One row of a dataset. An example contains one or more features and possibly a label. See also labeled example and unlabeled example.

3) Label

It is the result portion of an example. Each example in a dataset consists of one or more features and a label.

In a spam detection dataset, the features may include the subject, sender, and the message, while the label would probably be either "spam" or "not spam."

4) Learning Rate

A scalar used to train a model via gradient descent. During each iteration, the gradient descent algorithm multiplies the learning rate by the gradient. The resulting product is called the gradient step.

5) Model

The representation of what a machine learning system has learned from the training data.

6) Training

The process of determining the ideal parameters comprising a model.
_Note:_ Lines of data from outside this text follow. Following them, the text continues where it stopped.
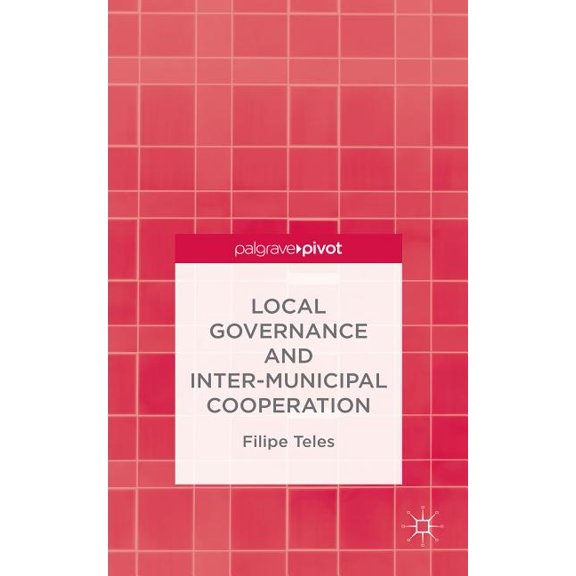 Local Governance and Intermunicipal Cooperation, (Hardcover)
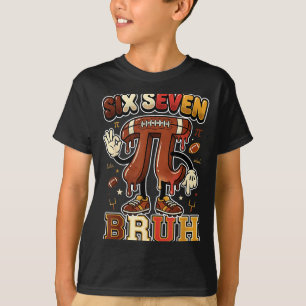 Sechs sieben 67 bruh 6 7 glücklicher Tag Fußball s T-Shirt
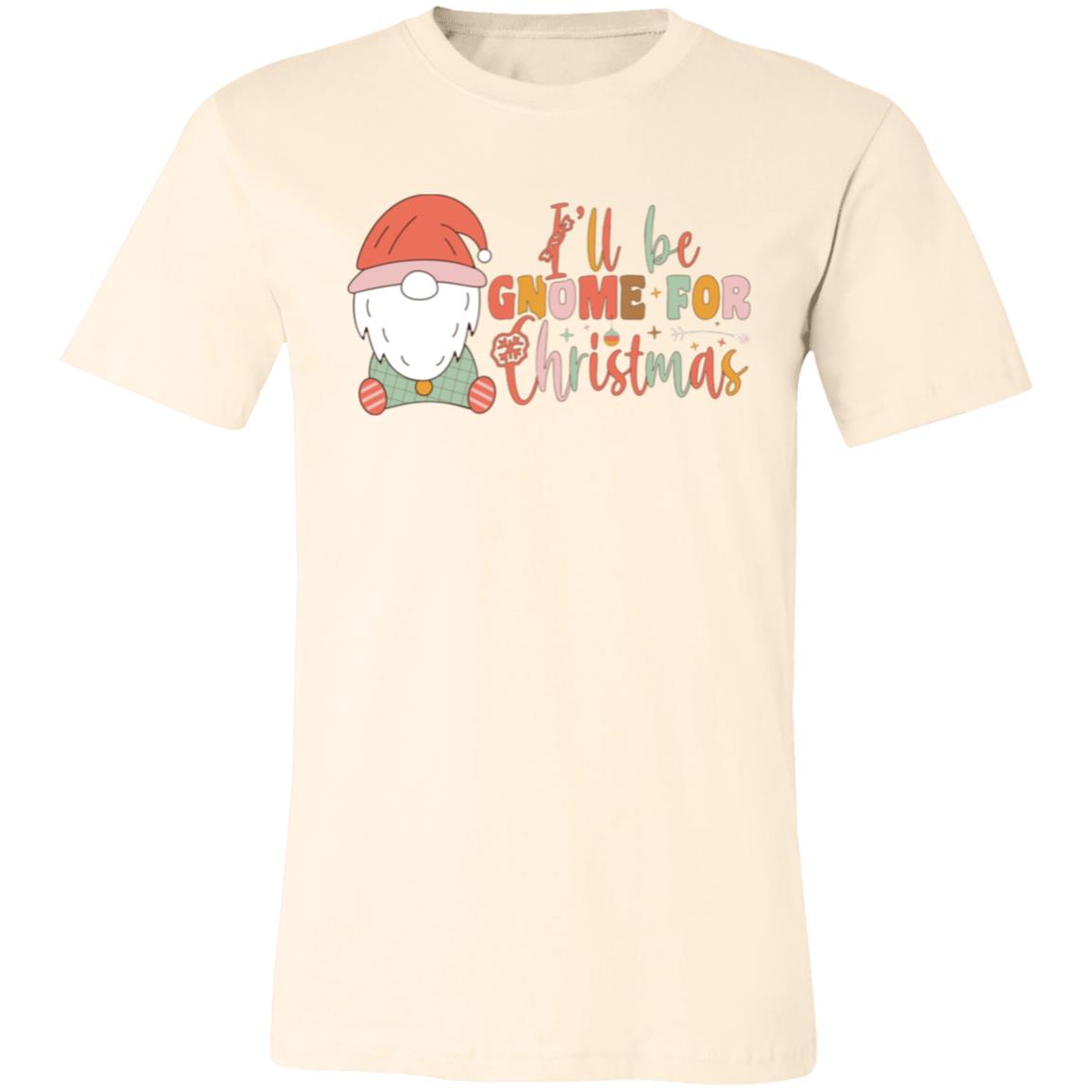 Gnome For Christmas Unisex T-Shirt - Ezzelux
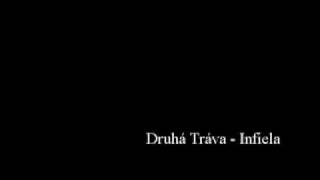 Druhá Tráva  Infiela [upl. by Fields]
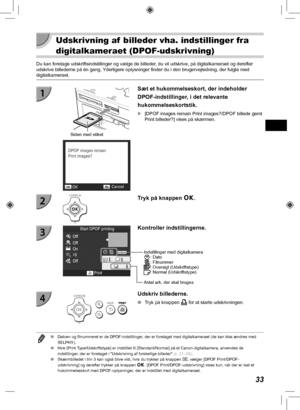 Page 7333
  Udskrivning af  billeder vha. indstillinger fra 
digitalkameraet (DPOF-udskrivning)
Du kan foretage udskriftsindstillinger og vælge de billeder, du vil udskrive, på digitalkameraet og derefter 
udskrive billederne på én gang. Yderligere oplysninger finder du i den brugervejledning, der fulgte med \
digitalkameraet.
Siden med etiket
Sæt et hukommelseskort, der indeholder 
DPOF-indstillinger, i det relevante 
hukommelseskortstik.
 
X [DPOF images remain Print images?/DPOF billede gemt  
Print...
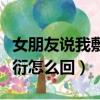 女朋友說我敷衍怎么幽默回復（女朋友說我敷衍怎么回）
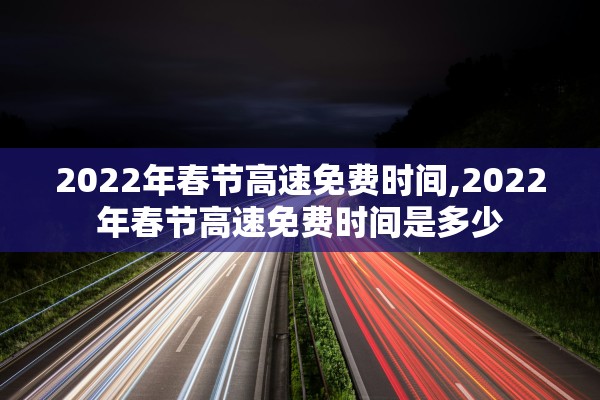 2022年春节高速免费时间,2022年春节高速免费时间是多少
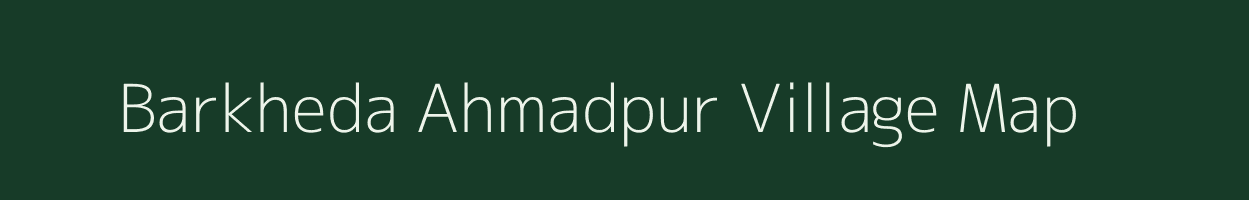 Barkheda Ahmadpur village map in Madhya Pradesh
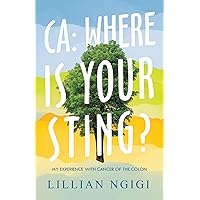 Ca: Where Is Your Sting?: My Experience with Cancer of the Colon Ca: Where Is Your Sting?: My Experience with Cancer of the Colon Kindle Paperback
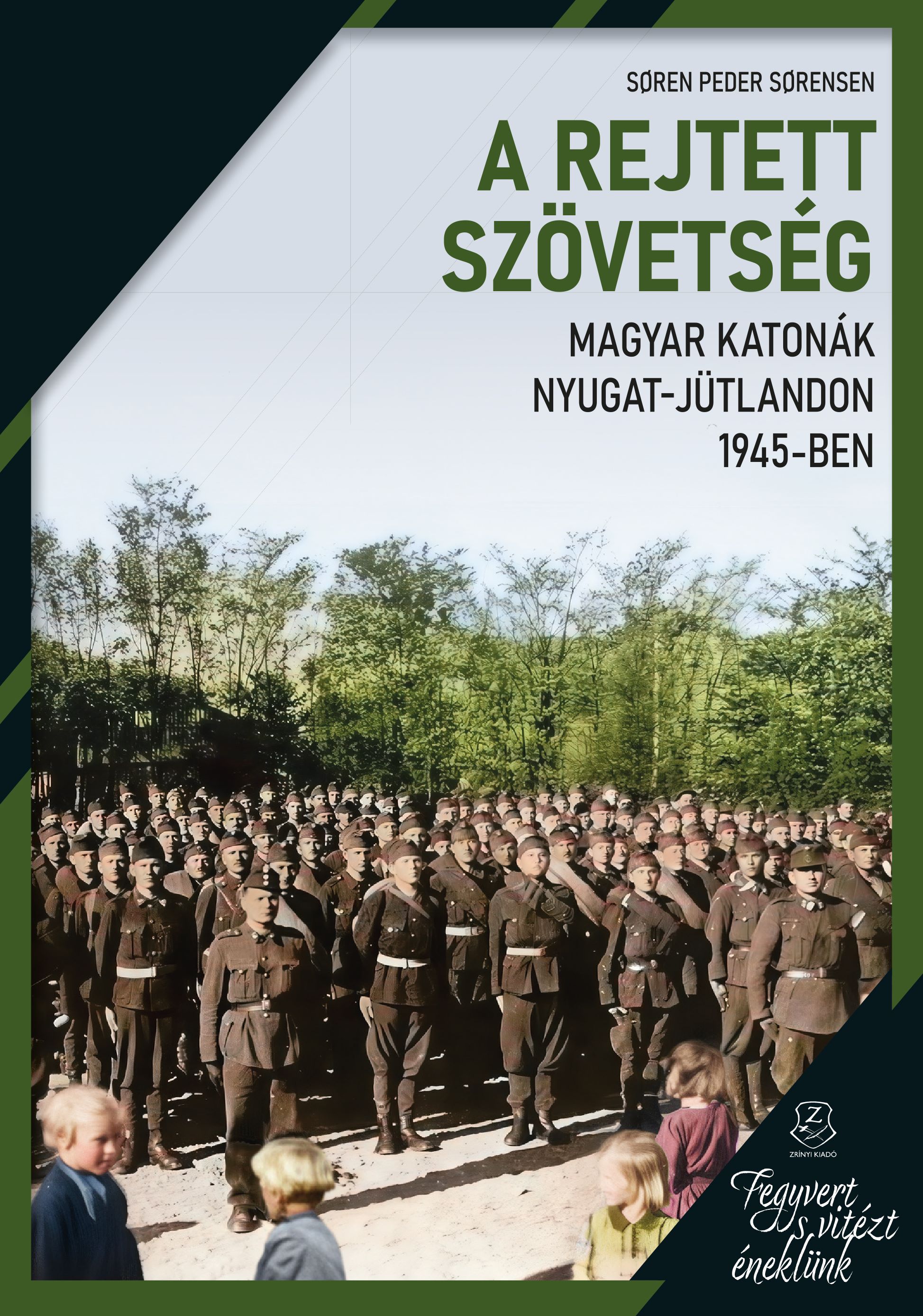 A REJTETT SZÖVETSÉG - MAGYAR KATONÁK NYUGAT-JÜTLANDON 1945-BEN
7) Stochastic Gradient Descent (SGD)

A gradient descent algorithm in which the batch size is one. In other words, SGD relies on a single example chosen uniformly at random from a dataset to calculate an estimate of the gradient at each step.

8) Squared Loss (L2 Loss)

This function calculates the squares of the difference between a model's predicted value for a labeled example and the actual value of the label.

Due to squaring, this loss function amplifies the influence of bad predictions.

9) Loss

A measure of how far a model's predictions are from its label. Or, to phrase it more pessimistically, a measure of how bad the model is. To determine this value, a model must define a loss function.

10) Machine Learning

Some novices don't know the meaning of this term. However, they aren't to blame as to most of them simply get straight to coding and not learning the basics.

Machine Learning is a program or system that builds (trains) a predictive model from input data.

The system uses the learned model to make useful predictions from new (never-before-seen) data drawn from the same distribution as the one used to train the model.

Machine learning also refers to the field of study concerned with these programs or systems.